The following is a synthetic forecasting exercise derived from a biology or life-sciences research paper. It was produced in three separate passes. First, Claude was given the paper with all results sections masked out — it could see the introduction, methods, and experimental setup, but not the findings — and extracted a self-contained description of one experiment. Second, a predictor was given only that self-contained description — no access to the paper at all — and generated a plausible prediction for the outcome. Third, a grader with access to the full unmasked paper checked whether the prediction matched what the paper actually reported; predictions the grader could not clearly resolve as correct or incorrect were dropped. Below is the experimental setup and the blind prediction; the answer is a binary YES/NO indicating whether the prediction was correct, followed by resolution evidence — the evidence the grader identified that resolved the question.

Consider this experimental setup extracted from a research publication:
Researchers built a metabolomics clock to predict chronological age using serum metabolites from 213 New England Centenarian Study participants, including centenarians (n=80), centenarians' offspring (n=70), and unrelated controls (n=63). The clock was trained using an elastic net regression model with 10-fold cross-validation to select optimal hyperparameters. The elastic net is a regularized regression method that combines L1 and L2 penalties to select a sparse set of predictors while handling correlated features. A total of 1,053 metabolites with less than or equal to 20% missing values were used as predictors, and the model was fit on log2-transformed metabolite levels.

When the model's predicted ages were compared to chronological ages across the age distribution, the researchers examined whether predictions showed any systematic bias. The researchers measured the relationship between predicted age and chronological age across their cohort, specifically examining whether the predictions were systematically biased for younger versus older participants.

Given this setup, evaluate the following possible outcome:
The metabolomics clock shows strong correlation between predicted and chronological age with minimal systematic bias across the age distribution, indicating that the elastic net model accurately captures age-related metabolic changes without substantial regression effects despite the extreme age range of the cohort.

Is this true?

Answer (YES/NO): NO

----------------

**PROMPT**
The records above must be output exactly, in full.

**SOLUTION TO THIS PROBLEM**
The following is a synthetic forecasting exercise derived from a biology or life-sciences research paper. It was produced in three separate passes. First, Claude was given the paper with all results sections masked out — it could see the introduction, methods, and experimental setup, but not the findings — and extracted a self-contained description of one experiment. Second, a predictor was given only that self-contained description — no access to the paper at all — and generated a plausible prediction for the outcome. Third, a grader with access to the full unmasked paper checked whether the prediction matched what the paper actually reported; predictions the grader could not clearly resolve as correct or incorrect were dropped. Below is the experimental setup and the blind prediction; the answer is a binary YES/NO indicating whether the prediction was correct, followed by resolution evidence — the evidence the grader identified that resolved the question.

Consider this experimental setup extracted from a research publication:
Researchers built a metabolomics clock to predict chronological age using serum metabolites from 213 New England Centenarian Study participants, including centenarians (n=80), centenarians' offspring (n=70), and unrelated controls (n=63). The clock was trained using an elastic net regression model with 10-fold cross-validation to select optimal hyperparameters. The elastic net is a regularized regression method that combines L1 and L2 penalties to select a sparse set of predictors while handling correlated features. A total of 1,053 metabolites with less than or equal to 20% missing values were used as predictors, and the model was fit on log2-transformed metabolite levels.

When the model's predicted ages were compared to chronological ages across the age distribution, the researchers examined whether predictions showed any systematic bias. The researchers measured the relationship between predicted age and chronological age across their cohort, specifically examining whether the predictions were systematically biased for younger versus older participants.

Given this setup, evaluate the following possible outcome:
The metabolomics clock shows strong correlation between predicted and chronological age with minimal systematic bias across the age distribution, indicating that the elastic net model accurately captures age-related metabolic changes without substantial regression effects despite the extreme age range of the cohort.

Is this true?

Answer (YES/NO): NO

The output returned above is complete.